I had read A Catcher in the Rye when I was 16 because I knew it was one of those Books I Would Be Expected To Know About. Even then I felt like smacking Holden Caufield upside the head. It wasn't that I didn't understand the book, because I did. I understood most of the themes and all that; I 'got' what it was to be sort of lost when faced with adulthood. No, the problem that I had (have) with A Catcher in the Rye in general and Holden Caufield in particular is that Holden is able to do what he does in part because he's a white male, and in part because his father is so successful.
No, I'm not one to yell, 'Unfair!!!!' about it all. I'm just thinking that if Holden hadn't been from an upper-class white family, the story wouldn't have gone quite the way it did. He knew that even though he'd just gotten kicked out of yet another school, the only thing that would happen was that his parents would find another one for him, and life would go on. Somehow, he reminds me of Paris Hilton, et al, and not in a good way.
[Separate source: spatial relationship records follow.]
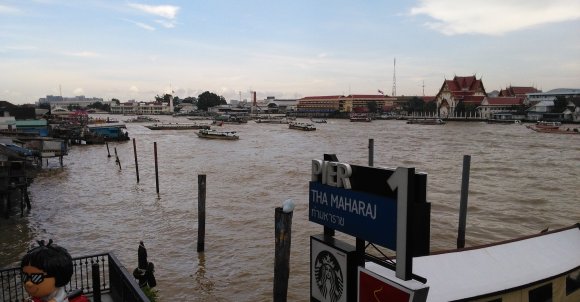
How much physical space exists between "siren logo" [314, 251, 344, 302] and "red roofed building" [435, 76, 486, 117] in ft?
448

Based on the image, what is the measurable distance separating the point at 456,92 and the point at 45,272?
14303 cm

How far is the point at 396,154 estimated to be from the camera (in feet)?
145

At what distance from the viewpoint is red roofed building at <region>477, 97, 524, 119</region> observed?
12000cm

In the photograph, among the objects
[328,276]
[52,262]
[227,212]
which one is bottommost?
[227,212]

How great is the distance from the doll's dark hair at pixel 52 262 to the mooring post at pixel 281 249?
421 centimetres

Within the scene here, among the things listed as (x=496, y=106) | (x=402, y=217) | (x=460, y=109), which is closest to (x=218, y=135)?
(x=402, y=217)

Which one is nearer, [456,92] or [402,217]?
[402,217]

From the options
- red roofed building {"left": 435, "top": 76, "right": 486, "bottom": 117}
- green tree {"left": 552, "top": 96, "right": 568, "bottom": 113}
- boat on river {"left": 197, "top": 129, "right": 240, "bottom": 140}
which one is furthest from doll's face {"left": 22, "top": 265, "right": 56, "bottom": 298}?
red roofed building {"left": 435, "top": 76, "right": 486, "bottom": 117}

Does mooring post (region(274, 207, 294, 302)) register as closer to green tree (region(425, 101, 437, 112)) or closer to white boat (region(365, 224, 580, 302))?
white boat (region(365, 224, 580, 302))

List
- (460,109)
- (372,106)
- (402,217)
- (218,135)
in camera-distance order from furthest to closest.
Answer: (372,106), (460,109), (218,135), (402,217)

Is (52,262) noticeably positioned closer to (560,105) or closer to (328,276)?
(328,276)

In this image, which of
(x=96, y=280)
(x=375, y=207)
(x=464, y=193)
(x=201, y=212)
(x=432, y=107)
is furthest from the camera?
(x=432, y=107)

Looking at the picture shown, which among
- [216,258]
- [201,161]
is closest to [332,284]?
[216,258]

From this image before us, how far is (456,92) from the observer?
135000 millimetres
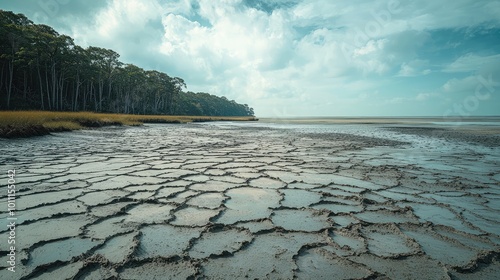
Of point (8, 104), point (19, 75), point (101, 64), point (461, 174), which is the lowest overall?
point (461, 174)

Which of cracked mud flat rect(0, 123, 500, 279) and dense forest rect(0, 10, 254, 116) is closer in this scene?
cracked mud flat rect(0, 123, 500, 279)

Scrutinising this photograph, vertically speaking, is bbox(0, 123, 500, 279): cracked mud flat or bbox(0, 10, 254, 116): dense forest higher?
bbox(0, 10, 254, 116): dense forest

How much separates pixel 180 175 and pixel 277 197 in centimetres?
162

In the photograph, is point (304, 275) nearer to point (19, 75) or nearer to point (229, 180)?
point (229, 180)

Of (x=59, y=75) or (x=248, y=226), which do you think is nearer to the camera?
(x=248, y=226)

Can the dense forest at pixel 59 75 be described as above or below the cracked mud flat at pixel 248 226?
above

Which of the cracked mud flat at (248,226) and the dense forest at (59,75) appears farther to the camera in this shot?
the dense forest at (59,75)

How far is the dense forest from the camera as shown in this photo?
81.7 ft

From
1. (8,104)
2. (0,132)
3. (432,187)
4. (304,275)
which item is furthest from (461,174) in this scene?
(8,104)

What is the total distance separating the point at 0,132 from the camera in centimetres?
704

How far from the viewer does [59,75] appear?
108 feet

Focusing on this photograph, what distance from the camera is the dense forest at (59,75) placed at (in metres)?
24.9

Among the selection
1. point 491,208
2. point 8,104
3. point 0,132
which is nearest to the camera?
point 491,208

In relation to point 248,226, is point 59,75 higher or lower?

King Dork was almost as inane, but at least the main character (Tom Henderson) didn't walk around calling everything "crumby" (a word I hope NEVER to hear again). The action in the book is seen through his eyes, and is sort of plausible, except where it's so not. I'd actually started listening to this book this last summer, but soon came to the realization that, well, I just didn't care. Not about Tom Henderson, or Sam Hellerman, or any of their band names. I didn't care what happened with Fiona, the vice principal, or Little Big Tom. The storyline, although fairly well-written was rather confusing, and I just can't buy the absurd plot twists (especially the ones where dang near every girl ends up giving Tom blow-jobs & the whole thing with the VP/pornography deal). And, although I know life isn't always neatly wrapped up, I really don't like it when books can't/won't/don't do so by the end of the story.